Linux capabilities allow a process to gain a subset of traditional “super admin” privileges. For example it may give the “chown” or “kill” authorization without giving full “sudo” rights. . When running non-privileged spawn-binding may only drop capabilities. If order to give extra capabilities to non-privileged user spawn-binding must run in privileged mode.

groups (control groups-v2)

  "cgroups": {
      "cset": "1-4",
      "mem": {"max": "512M", "hight": "256M", "min": "128K"},
      "cpu": {"weight":"100","max": "100000"}
  }

Cgroups allow to control/limit resources as CPU,RAM,IO,… Spawn-binding enforces ‘cgroup-v2’ which is default for redpesk or latest Fedora. Unfortunately cgroup V1-V2 have a incompatible APIs and even if some compatibility mode exist in practice it is better not to use them. The good news is that any recent Linux distribution as Ubuntu-20.4 or OpenSuse-15.2, … have a builtin option to run cgroups-v2, the bad news is that by default they still activate V1. On those distro user should edit corresponding boot flag to activate V2. See [activating cgroup-v2] at the end of this page.

  • cset: provides CPU affinity. As example “3-5” will limit child process to CPU:3,4,5. kernel-doc
  • mem: limit the amount of RAM support “max”,”hight”,”min” label. kernel-doc
  • cpu: restrict CPU usage support “weight” and “max” label. kernel-doc
  • io: restrict per devices (major/minor) usage. kernel-doc

seccomp secure computing filters

  "seccomp": {
      "default": "SCMP_ACT_ALLOW",
      "locked": false,
      "rules": [
          {"syscall": "kexec_file_load", "action": "SCMP_ACT_KILL"},
          {"syscall": "breakpoint", "action": "SCMP_ACT_KILL"}
      ]
  }

Seccomp allows to restrict the syscall a given may access. Seccomp rules may either be provided within a json_array or in a file of compiled BPF rules BPF/XDP-doc. While seccomp is a very powerful tool to secure a container writing a complex set of security rules is not a simple task. Redhat has nevertheless a good introduction paper that may help people to start writing there own rules [here](https://www.openshift.com/blog/seccomp-for-fun-and-profit and Yadutaf some nice basic sample on his blob here.

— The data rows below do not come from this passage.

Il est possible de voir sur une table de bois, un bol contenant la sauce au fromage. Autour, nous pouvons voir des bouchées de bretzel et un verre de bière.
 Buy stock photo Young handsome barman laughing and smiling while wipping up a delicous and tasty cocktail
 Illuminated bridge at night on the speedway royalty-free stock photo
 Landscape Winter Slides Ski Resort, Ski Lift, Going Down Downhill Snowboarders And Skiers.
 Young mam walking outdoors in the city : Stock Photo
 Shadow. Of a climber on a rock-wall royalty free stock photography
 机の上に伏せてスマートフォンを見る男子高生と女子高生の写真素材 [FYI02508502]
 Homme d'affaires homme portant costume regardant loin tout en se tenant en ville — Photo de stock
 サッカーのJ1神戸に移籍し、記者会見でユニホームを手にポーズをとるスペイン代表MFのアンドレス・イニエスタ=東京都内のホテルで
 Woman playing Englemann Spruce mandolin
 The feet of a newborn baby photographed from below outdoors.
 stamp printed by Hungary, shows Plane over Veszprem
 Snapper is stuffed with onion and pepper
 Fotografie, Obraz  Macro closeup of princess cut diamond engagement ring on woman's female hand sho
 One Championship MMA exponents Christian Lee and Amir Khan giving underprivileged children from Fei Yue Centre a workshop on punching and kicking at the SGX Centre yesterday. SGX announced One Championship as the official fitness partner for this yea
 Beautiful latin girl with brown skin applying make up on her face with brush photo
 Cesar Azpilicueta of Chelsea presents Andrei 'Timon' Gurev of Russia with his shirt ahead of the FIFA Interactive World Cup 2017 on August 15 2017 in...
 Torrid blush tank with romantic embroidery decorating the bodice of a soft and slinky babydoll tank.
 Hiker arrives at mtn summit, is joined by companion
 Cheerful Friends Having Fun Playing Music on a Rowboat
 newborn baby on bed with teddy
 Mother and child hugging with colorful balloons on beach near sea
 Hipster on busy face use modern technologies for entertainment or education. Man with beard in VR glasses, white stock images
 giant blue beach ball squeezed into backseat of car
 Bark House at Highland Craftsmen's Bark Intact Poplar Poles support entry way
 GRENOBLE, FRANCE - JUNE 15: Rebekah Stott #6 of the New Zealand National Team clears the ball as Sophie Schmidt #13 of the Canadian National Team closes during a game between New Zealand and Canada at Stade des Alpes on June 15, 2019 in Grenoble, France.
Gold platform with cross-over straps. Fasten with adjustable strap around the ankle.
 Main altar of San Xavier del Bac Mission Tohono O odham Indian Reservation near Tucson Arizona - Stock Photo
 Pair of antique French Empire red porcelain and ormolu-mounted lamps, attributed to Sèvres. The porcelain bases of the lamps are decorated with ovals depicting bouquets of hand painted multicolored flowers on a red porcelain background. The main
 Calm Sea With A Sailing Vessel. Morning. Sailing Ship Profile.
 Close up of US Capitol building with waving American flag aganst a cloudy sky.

  • default: defines default seccomp action for any non defined rules. Options are: SCMP_ACT_ALLOW, SCMP_ACT_KILL_PROCESS, SMP_ACT_KILL_THREAD, SCMP_ACT_KILL, SCMP_ACT_TRAP, SCMP_ACT_LOG, SCMP_ACT_ALLOW, SCMP_ACT_NOTIFY depending on your system some option as SCMP_ACT_NOTIFY might not be available. Warning: setting default to SCMP_ACT_KILL will impose you to declare every ‘syscall’ you authorize.
  • locked: when true this flash will set two extra options:
    • PR_SET_NO_NEW_PRIVS prevent children to request or inherit from from file sticky bit or capabilities extra permissions
    • PR_SET_DUMPABLE prevent children from activating ptrace escape
  • rules: a json array defining basic seccomp rules with the form {“syscall”: “syscall_name”, “action”: “SCMP_ACT_XXX”}
  • rulespath: path top your BPF compiled rules. Note than when using a sandbox this file is apply only after unshare namespace are established, when previous rules applies before.

Namespace (unprivileged rootless container)

  "namespace" : {
    "opts": {
      "autocreate": true
    },
    "shares": {
      "all": "default",
      "users":"disable",
      "net": "enable"
    },
    "mounts": [
      {"target": "/etc/passwd", "mode":"execfd", "source": "getent passwd $SBOXUSER 65534"},
      {"target": "/home", "source": "/var/tmp/$SANDBOX_UID", "mode": "rw"},
      {"target": "/usr",  "source": "/usr", "mode": "ro"},
      {"target": "/sbin", "source": "/usr/sbin", "mode": "symlink"},
      {"target": "/tmp", "mode": "tmpfs"},
    ]
  }

Namespace allows to restrict children visibility to the filesystem by executing the process within a private namespace. Note than every children get a private namespace container at execution time, this even when they are configured under the same sandbox umbrella within config.json. Technically namespace relies on Linux kernel ‘unshare’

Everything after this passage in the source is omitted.